My Experience as a URJ Intern
by Julie Wichler
Eight summers of my life were spent at URJ Eisner Camp in Great Barrington, MA. As both a camper and a counselor, I saw this place I love so much from both sides, and I still desire the feeling of “home” I get when I drive through the front gates on Brookside Road. Not only did I find my Jewish Identity through Eisner, but I also figured out what kind of person I wanted to be. I was surrounded by people who are still are some of my biggest role models. I lived each summer in a Kehila Kedosha, a sacred community, where my feelings were valued and my questions always answered.

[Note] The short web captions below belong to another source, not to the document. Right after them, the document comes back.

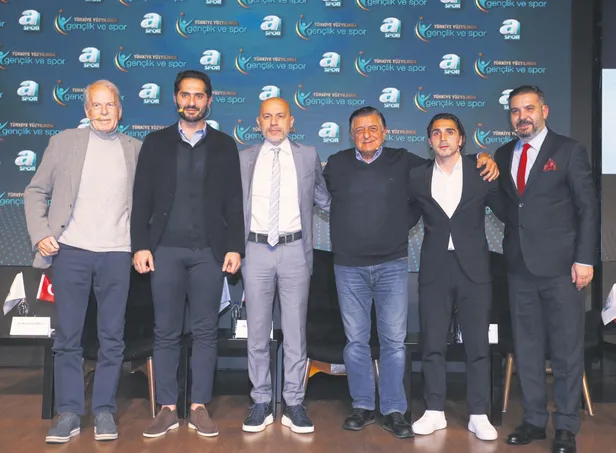 tff-yoneticisi-hamit-altintop-sporun-zirvesinde-cok-carpici-mesajlar-verdi-2024-turk-futbolu-icin-cok-onemli-1671151444040.jpg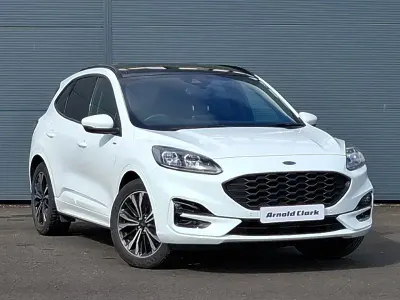 Käytetty Ford Kuga ST-Line X 190 HP (139 kW) 2023 Valkoinen Katumaasturi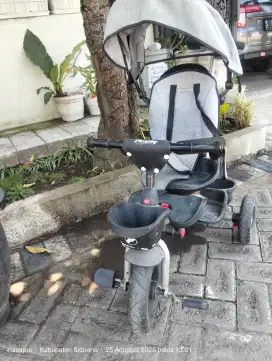 Sepeda anak roda tiga Family bekas masih bagus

Growing up, my positive Eisner experience and time at my Reform synagogue in Mahwah, N.J., formed my own sense of Judaism. Until this summer though, they were two completely unrelated yet independently vital aspects of my Jewish life.
Last winter, I applied to be a member of the 2013 Collegiate Leadership Internship (CLIP) cohort. CLIP is a program housed at the Bronfman Center at New York University, which encourages students to learn (and sometimes struggle) together about our Jewish selves as well as being leaders in the Jewish community. When I saw “Union for Reform Judaism” on my CLIP placement email, a wave of comfort to washed over me. What did I have to be nervous about? I grew up in a URJ synagogue. I attended a URJ summer camp. I was ready to learn more.
The URJ welcomed its four CLIP interns, including me, with a bagel breakfast attended by the entire New York staff. Everyone eagerly learned our stories and shared their wisdom, exuding an excitement that matched the ruach of the Eisner counselors and campers on the first day of camp.
Don’t be fooled: Working at the URJ office in New York is certainly different than my work at Eisner. Working 9-5 is a change, but there’s something else different about this organization than others. I figured this out on my first day when I saw “Summer Fun Committee Meeting” pop up on my Outlook calendar. Little did I know, the URJ engages its employees in these summer activities, as well as other employee engagement opportunities throughout the year. As a previous counselor (a.k.a. “Summer Fun Expert”), I was up for the task. I worked not only for my supervisor but with her on many projects, and I could always count on her to take a step back and ask me my perspective. She always filled me in on what was going on, and we explored every learning opportunity.
The URJ strives to bring together all of its departments. Everyone is entwined and genuinely interested in what other teams are working on, and the support does not go unnoticed. As interns, we had the opportunity to learn more about all different aspects of URJ. We had conversations about the young adult engagement going on in our communities, and ways to make Reform Judaism more accessible and enjoyable for people in their 20s and 30s. We learned about the role of the Religious Action Center and the important issues they work on. We visited three Reform synagogues and saw in practice how the URJ directly relates with these synagogues and their work.
Toward the end of my internship, the three other URJ CLIP interns and I had breakfast with URJ President Rabbi Rick Jacobs to discuss how the program had gone. He didn’t want to hear about how great everything was and how much we loved it, but rather about what we felt the URJ could be doing better. He asked for our opinions not only on the collaboration with the CLIP program, but on the URJ as an organization. Here was the president of the organization, asking us, four college students, about what the organization needs to work on! As some of Reform Movement’s most engaged young adults, we gave suggestions as to how to get our peers excited about the things that the URJ is doing. Not only does the URJ try to bring its own departments together, but to connect people in ways that will be meaningful to them.
Throughout this summer, I learned more about Judaism than I ever had before. Through my time at CLIP and the URJ, I saw the issues facing the Jewish people and what we can try to do to help. Every place we visited and person we talked to stressed the importance of my generation and the influence we can have. Like camp, the URJ became another Kehilah Kedosha for me this summer: a holy community within itself, but also a larger community which encompasses Eisner, my synagogue from home, and so many other aspects of Reform Judaism important to my life. As an intern, I was a member of this community, supporting and being supported, and I could not have imagined a better summer.
Julie Wichler is a senior at New York University studying applied psychology in the Steinhardt School. She interned in Human Resources at the URJ this summer through the Collegiate Leadership Internship Program (CLIP).